---------- Data under study

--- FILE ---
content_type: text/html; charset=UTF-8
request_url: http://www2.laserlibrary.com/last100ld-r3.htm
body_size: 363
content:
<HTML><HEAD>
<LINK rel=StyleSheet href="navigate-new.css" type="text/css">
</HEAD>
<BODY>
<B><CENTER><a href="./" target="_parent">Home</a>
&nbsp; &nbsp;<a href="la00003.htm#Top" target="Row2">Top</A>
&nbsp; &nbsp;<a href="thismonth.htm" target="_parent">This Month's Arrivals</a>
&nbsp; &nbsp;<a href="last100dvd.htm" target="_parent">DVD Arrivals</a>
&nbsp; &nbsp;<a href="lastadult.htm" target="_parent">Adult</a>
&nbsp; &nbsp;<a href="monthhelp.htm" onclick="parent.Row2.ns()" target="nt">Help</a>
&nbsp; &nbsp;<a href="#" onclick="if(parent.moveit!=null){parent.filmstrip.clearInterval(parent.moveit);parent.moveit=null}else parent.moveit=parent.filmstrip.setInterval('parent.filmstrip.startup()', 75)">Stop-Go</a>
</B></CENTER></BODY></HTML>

--------------------

▸ Exercise prompt: Write out every line of the data exactly, leaving nothing out.

▸ Answer below:
--- FILE ---
content_type: text/html; charset=UTF-8
request_url: http://www2.laserlibrary.com/last100ld-r3.htm
body_size: 363
content:
<HTML><HEAD>
<LINK rel=StyleSheet href="navigate-new.css" type="text/css">
</HEAD>
<BODY>
<B><CENTER><a href="./" target="_parent">Home</a>
&nbsp; &nbsp;<a href="la00003.htm#Top" target="Row2">Top</A>
&nbsp; &nbsp;<a href="thismonth.htm" target="_parent">This Month's Arrivals</a>
&nbsp; &nbsp;<a href="last100dvd.htm" target="_parent">DVD Arrivals</a>
&nbsp; &nbsp;<a href="lastadult.htm" target="_parent">Adult</a>
&nbsp; &nbsp;<a href="monthhelp.htm" onclick="parent.Row2.ns()" target="nt">Help</a>
&nbsp; &nbsp;<a href="#" onclick="if(parent.moveit!=null){parent.filmstrip.clearInterval(parent.moveit);parent.moveit=null}else parent.moveit=parent.filmstrip.setInterval('parent.filmstrip.startup()', 75)">Stop-Go</a>
</B></CENTER></BODY></HTML>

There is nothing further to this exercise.